Now here's the photo of her from Baghdad television, this morning, talking about her release:


I'm not assuming a case of Stockholm Syndrome here, necessarily. But there's definitely more here than meets the eye.

UPDATE: This is good to hear (hat tip: Powerline):
Carroll arrived at the Ramstein Air Base in southwestern Germany on Saturday from Balad Air Base in Baghdad. She strongly disavowed statements she had made during captivity in Iraq and shortly after her release, saying she had been repeatedly threatened.

In a video recorded before she was freed and posted by her captors on an Islamist Web site, Carroll spoke out against the U.S. military presence. On Saturday, she said the recording was made under duress.

"During my last night in captivity, my captors forced me to participate in a propaganda video. They told me I would be released if I cooperated. I was living in a threatening environment, under their control, and wanted to go home alive. So I agreed," she said in a statement.

"Things that I was forced to say while captive are now being taken by some as an accurate reflection of my personal views. They are not."

...

In the statement, Carroll also disavowed an interview she gave to the Iraqi Islamic Party, a Sunni Arab organization in whose offices she was dropped off upon her release. She said the party had promised her the interview would not be aired "and broke their word."

"At any rate, fearing retribution from my captors, I did not speak freely. Out of fear, I said I wasn't threatened. In fact, I was threatened many times," she said. "Also, at least two false statements about me have been widely aired: One — that I refused to travel and cooperate with the U.S. military, and two — that I refused to discuss my captivity with U.S. officials. Again, neither statement is true."
There's also a new picture:


Okay, so now we know why she looked and spoke the way she did upon her release. This still doesn't explain to me why she was released to begin with... but I'm very glad she was!

UPDATE II: John Noonan at The Officer's Club has some interesting conclusions on this:
Jill Carroll will not be the last Westerner to be kidnapped in Iraq, but she may be the last one released. Kidnapping is the only real way the insurgents can get airtime these days, which is why Jihadi propaganda comes with kneeling captives at their feet. Releasing Carroll was an experiment, one that failed from the insurgency's point of view. Carroll was released and immediately disavowed statements she made in captivity. The insurgents were exposed as a cheap propagandists, and their message was blurred in the celebration surrounding Carroll's return home. Killing a hostage makes a far more drastic statement than releasing one does, which is precisely why we're unlikely to see any more hostages released.
I agree that this was an aberration... and I'd argue that the release itself was a sign of weakness on the part of the kidnappers.

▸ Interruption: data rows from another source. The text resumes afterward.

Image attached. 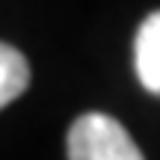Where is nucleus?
I'll list each match as a JSON object with an SVG mask.
<instances>
[{
	"mask_svg": "<svg viewBox=\"0 0 160 160\" xmlns=\"http://www.w3.org/2000/svg\"><path fill=\"white\" fill-rule=\"evenodd\" d=\"M30 86V65L18 48L0 42V110L21 98Z\"/></svg>",
	"mask_w": 160,
	"mask_h": 160,
	"instance_id": "obj_3",
	"label": "nucleus"
},
{
	"mask_svg": "<svg viewBox=\"0 0 160 160\" xmlns=\"http://www.w3.org/2000/svg\"><path fill=\"white\" fill-rule=\"evenodd\" d=\"M133 68L151 95L160 98V9L151 12L133 39Z\"/></svg>",
	"mask_w": 160,
	"mask_h": 160,
	"instance_id": "obj_2",
	"label": "nucleus"
},
{
	"mask_svg": "<svg viewBox=\"0 0 160 160\" xmlns=\"http://www.w3.org/2000/svg\"><path fill=\"white\" fill-rule=\"evenodd\" d=\"M68 160H145L122 122L107 113H83L68 128Z\"/></svg>",
	"mask_w": 160,
	"mask_h": 160,
	"instance_id": "obj_1",
	"label": "nucleus"
}]
</instances>
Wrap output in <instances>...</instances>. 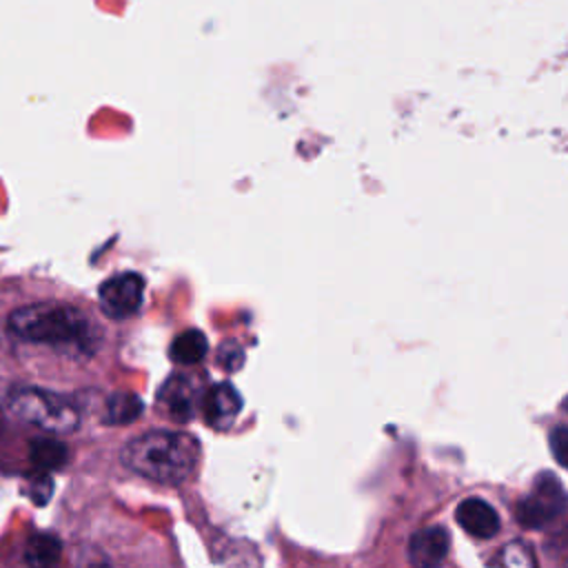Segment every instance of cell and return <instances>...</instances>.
<instances>
[{"label":"cell","instance_id":"obj_1","mask_svg":"<svg viewBox=\"0 0 568 568\" xmlns=\"http://www.w3.org/2000/svg\"><path fill=\"white\" fill-rule=\"evenodd\" d=\"M200 457L197 437L182 430H149L126 442L120 453L129 470L169 486L186 481L195 473Z\"/></svg>","mask_w":568,"mask_h":568},{"label":"cell","instance_id":"obj_2","mask_svg":"<svg viewBox=\"0 0 568 568\" xmlns=\"http://www.w3.org/2000/svg\"><path fill=\"white\" fill-rule=\"evenodd\" d=\"M9 328L27 342L51 346L82 348L93 339L89 317L64 302H36L20 306L9 315Z\"/></svg>","mask_w":568,"mask_h":568},{"label":"cell","instance_id":"obj_3","mask_svg":"<svg viewBox=\"0 0 568 568\" xmlns=\"http://www.w3.org/2000/svg\"><path fill=\"white\" fill-rule=\"evenodd\" d=\"M7 410L18 422L36 426L49 435L73 433L80 424V410L71 397L38 386L13 390L7 399Z\"/></svg>","mask_w":568,"mask_h":568},{"label":"cell","instance_id":"obj_4","mask_svg":"<svg viewBox=\"0 0 568 568\" xmlns=\"http://www.w3.org/2000/svg\"><path fill=\"white\" fill-rule=\"evenodd\" d=\"M566 490L555 475H539L532 490L517 504V519L528 528H539L566 508Z\"/></svg>","mask_w":568,"mask_h":568},{"label":"cell","instance_id":"obj_5","mask_svg":"<svg viewBox=\"0 0 568 568\" xmlns=\"http://www.w3.org/2000/svg\"><path fill=\"white\" fill-rule=\"evenodd\" d=\"M98 297H100V308L109 317H113V320L129 317V315L138 313L142 306L144 277L133 271L111 275L100 284Z\"/></svg>","mask_w":568,"mask_h":568},{"label":"cell","instance_id":"obj_6","mask_svg":"<svg viewBox=\"0 0 568 568\" xmlns=\"http://www.w3.org/2000/svg\"><path fill=\"white\" fill-rule=\"evenodd\" d=\"M242 410V397L233 384H213L202 397V415L213 428H229Z\"/></svg>","mask_w":568,"mask_h":568},{"label":"cell","instance_id":"obj_7","mask_svg":"<svg viewBox=\"0 0 568 568\" xmlns=\"http://www.w3.org/2000/svg\"><path fill=\"white\" fill-rule=\"evenodd\" d=\"M457 524L479 539H490L499 530L497 510L481 497H468L457 506Z\"/></svg>","mask_w":568,"mask_h":568},{"label":"cell","instance_id":"obj_8","mask_svg":"<svg viewBox=\"0 0 568 568\" xmlns=\"http://www.w3.org/2000/svg\"><path fill=\"white\" fill-rule=\"evenodd\" d=\"M450 548V535L442 526H428L417 530L410 537L408 555L415 566H435L439 564Z\"/></svg>","mask_w":568,"mask_h":568},{"label":"cell","instance_id":"obj_9","mask_svg":"<svg viewBox=\"0 0 568 568\" xmlns=\"http://www.w3.org/2000/svg\"><path fill=\"white\" fill-rule=\"evenodd\" d=\"M193 384L186 377H171L160 390V402L175 422H189L193 417Z\"/></svg>","mask_w":568,"mask_h":568},{"label":"cell","instance_id":"obj_10","mask_svg":"<svg viewBox=\"0 0 568 568\" xmlns=\"http://www.w3.org/2000/svg\"><path fill=\"white\" fill-rule=\"evenodd\" d=\"M209 351V342H206V335L197 328H189V331H182L173 344H171V359L178 362V364H184V366H191V364H197L204 359Z\"/></svg>","mask_w":568,"mask_h":568},{"label":"cell","instance_id":"obj_11","mask_svg":"<svg viewBox=\"0 0 568 568\" xmlns=\"http://www.w3.org/2000/svg\"><path fill=\"white\" fill-rule=\"evenodd\" d=\"M29 457L40 470L47 473V470H55V468L64 466V462L69 457V450L62 442H58L53 437H38V439L31 442Z\"/></svg>","mask_w":568,"mask_h":568},{"label":"cell","instance_id":"obj_12","mask_svg":"<svg viewBox=\"0 0 568 568\" xmlns=\"http://www.w3.org/2000/svg\"><path fill=\"white\" fill-rule=\"evenodd\" d=\"M142 399L135 393H115L106 402L104 419L109 424H131L142 413Z\"/></svg>","mask_w":568,"mask_h":568},{"label":"cell","instance_id":"obj_13","mask_svg":"<svg viewBox=\"0 0 568 568\" xmlns=\"http://www.w3.org/2000/svg\"><path fill=\"white\" fill-rule=\"evenodd\" d=\"M60 541L53 535H33L27 544L24 559L33 566H49L60 557Z\"/></svg>","mask_w":568,"mask_h":568},{"label":"cell","instance_id":"obj_14","mask_svg":"<svg viewBox=\"0 0 568 568\" xmlns=\"http://www.w3.org/2000/svg\"><path fill=\"white\" fill-rule=\"evenodd\" d=\"M550 450L555 455V459L568 468V426H557L550 433Z\"/></svg>","mask_w":568,"mask_h":568},{"label":"cell","instance_id":"obj_15","mask_svg":"<svg viewBox=\"0 0 568 568\" xmlns=\"http://www.w3.org/2000/svg\"><path fill=\"white\" fill-rule=\"evenodd\" d=\"M504 561L508 566H532L535 557L530 555V550L524 544H510L504 548Z\"/></svg>","mask_w":568,"mask_h":568}]
</instances>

And that has its own consequences. If it becomes generally understood that future captives will be killed, then future captives will have nothing to lose; they become kamikazes. (Remember Todd Beamer?)

Of course, it's also possible that people will draw the opposite conclusion: the terrorists have let one captive go, maybe now they'll let others go too. That would, in my opinion, be a serious mistake, one for which people could pay with their lives.And given the willful blindness we've seen from so much of the Journalist Class lately, I fear very much that we'll see other journalists taking unnecessary risks, emboldened by Ms. Carroll's release... and paying the price for their naivete.